Grafenegg Wolkenturm © Klaus Vyhnalek
2024 ist ein österreichisches Jubiläumsjahr, das völlig durch Anton Bruckners 200. Geburtstag dominiert wird. Dabei droht der Jubiläumstag des tschechischen Komponisten Friedrich Smetanas unterzugehen. Grafenegg hat löblicherweise in einem seiner ersten Konzerte im Jubiläumsjahr diesen Komponisten gewürdigt. Und so nebenbei beging im April Maestro Russell Davies seinen 80er.
BEDŘICH SMETANA «Die Moldau» Symphonische Dichtung Nr. 2 aus dem Zyklus «Mein Vaterland»
PJOTR ILJITSCH TSCHAIKOWSKI Rokoko-Variationen für Violoncello und Orchester op. 33
BEDŘICH SMETANA «Tábor» Symphonische Dichtung Nr. 5 aus dem Zyklus «Mein Vaterland»

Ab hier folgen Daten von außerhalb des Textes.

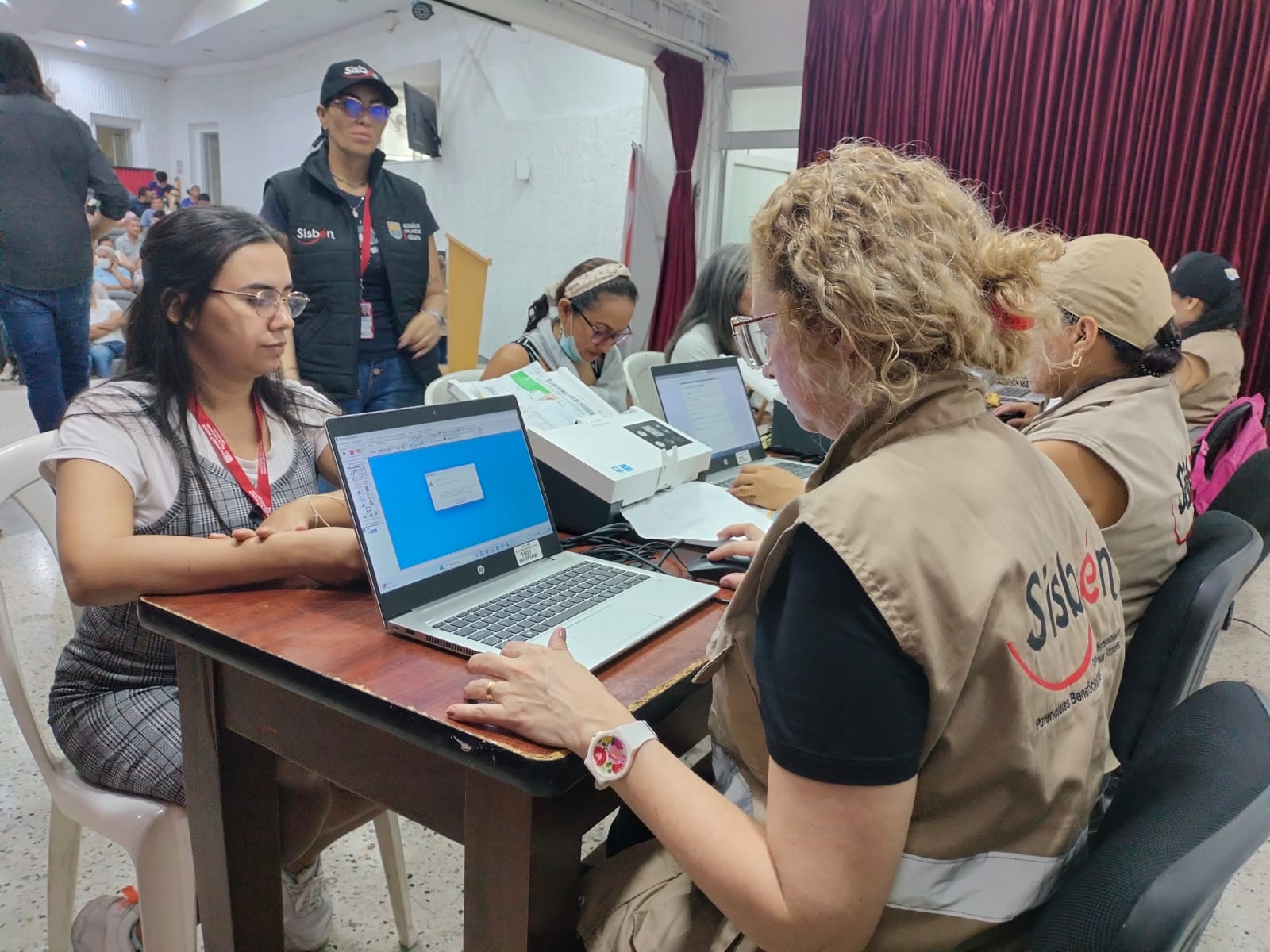 Jornada del Sisbén en Cúcuta. Universidad Francisco de Paula Santander.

BEDŘICH SMETANA «Blaník» Symphonische Dichtung Nr. 6 aus dem Zyklus «Mein Vaterland»
Filharmonie Brno
Julia Hagen, Violoncello
Dennis Russell Davies, Dirigent
Wolkenturm, Grafenegg, 20. Juli 2024
von Herbert Hiess
Eigentlich hätte man das ganze Konzert unter dem Motto „Ma Vlast“ stellen können, doch wollte man offenbar auch solistisch unterwegs sein. Dafür fand man die ausgezeichnete 29-jährige Cellistin Julia Hagen, die nicht nur optisch eine blendende Erscheinung ist, sondern musikalisch locker in der Weltspitze mithalten kann.
An diesem Abend in Grafenegg gaben sie und die Brünner Philharmoniker sowohl Dvořáks „Waldesruh“ als auch die Rokoko-Variationen von Tschaikowskys. Letzteres ist ein Referenzstück für alle Cellisten.

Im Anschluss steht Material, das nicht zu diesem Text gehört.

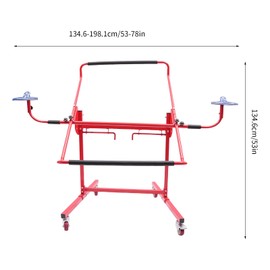 CUBELLIN Bumper Repair Stand Steel Bumper Holder with 90° Rotation & 6 Lockable Positions 100lbs Max. Load Capacity Automotive Bodyshop Repair Stand for Cars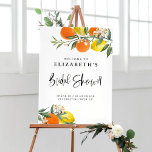 Botanical Lemons and Oranges Summer Bridal Shower Poster<br><div class="desc">Welcome guests to your event with this botanical bridal shower welcome sign. It features watercolor illustrations of oranges, lemons, orange blossoms and greenery. Personalize by adding the name, date, time, venue, address and other event details. This citrus welcome sign is perfect for garden and summer bridal showers. Matching items are...</div>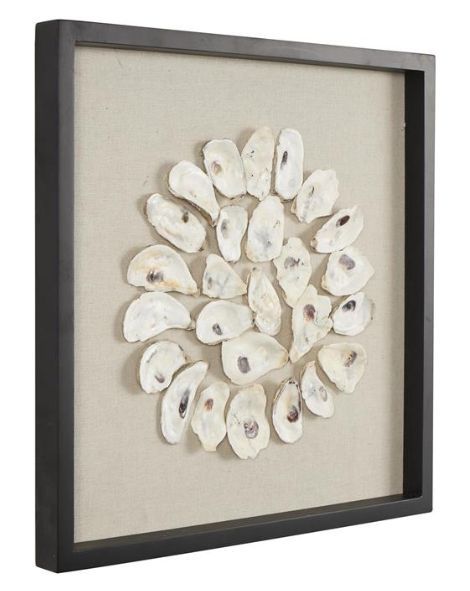 Deco Marche Cream Shell Wall Decor-1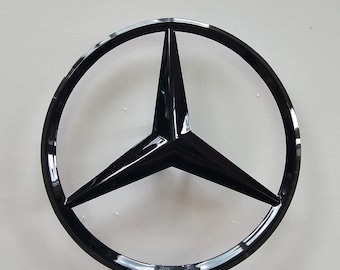 Trunk Star Emblem Gloss Black Rear Logo Badge fit for Mercedes W205 C class
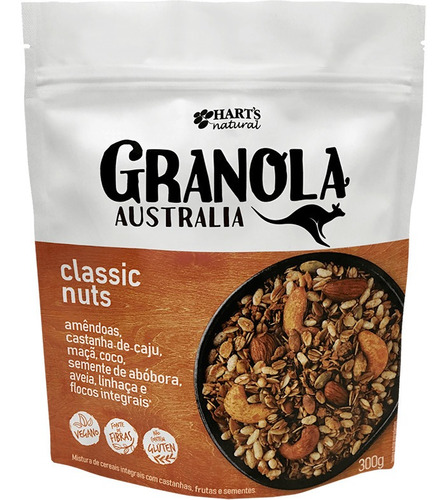 Granola Australian Classic Nuts, 300g, Harts Natural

Mstislaw Rostropowitsch spielte diese Piece mehrfach in Wien und hängte da die Latte fast unerreichbar hoch. Julia Hagen überzeugte im Wolkenturm mit einer sympathischen Ausstrahlung und einer exzellenten Souveränität und Musikalität. Dass sie technisch hervorragend ist, versteht sich von selbst. Hier brillierte sie vor allem mit einem wunderschönen und samtigen Ton; die Kantilenen vor allem bei Dvořák waren mehr als berührend. Bei Tschaikowskys Variationen fegte sie durch die Partitur und ließ die schönsten Töne fast bis ans Ende des Cello-Stimmumfangs hören.
Julia Hagen eine Bereicherung – nicht nur fürs Grafenegger Konzertleben.
Durch diese beiden Solostücke musste man (leider!) auf die Teile 1. (Vyšehrad) und 3. (Šárka) verzichten; irgendwie schade, denn diese beiden Teile sind für sich absolut hörenswert.
So ließ man sich von den Brünnern unter Russell Davies durch die vier verbliebenen Teile führen; Smetanas „Die Moldau“ darf da nicht fehlen.
Hier konnte das Orchester mit einer gewissen Brillanz aufwarten. Man fühlte geradezu diesen Fluss am Quellursprung und später anwachsen zu einem gewaltigen Strom; hier beeindruckend die diversen Instrumentengruppen – wenn auch die Balance in der zugegebenermaßen schwierigen Akustik des Wolkenturms manchmal zu wünschen übrig ließ.
Nach der Pause kamen die Teile 4, 5 und 6; leider ließ dann auch die Spannung etwas nach. An diesem Abend herrschte eine fast unerträglich schwüle Hitze und man kann sich vorstellen, dass auch die Musiker des Orchesters da einigermaßen darunter litten. Manchmal fehlte es etwas an Präzision, was vor allem beim Holzbläserchoral im Teil 6 hörbar wurde. Trotzdem führte der Maestro die Musiker zu einem fulminanten Ende.
Und die Musiker und der Dirigent bedankten sich mit Dvořáks „Slawischem Tanz“ op. 72/7 in C-Dur, der die Konzertbesucher beschwingt die Zuschauertribüne verließen ließen.
Auf alle Fälle ein sehr schönes Konzert des Brünner Orchesters, das sicher nicht zur Weltspitze gehört und trotzdem Eindruck hinterließ.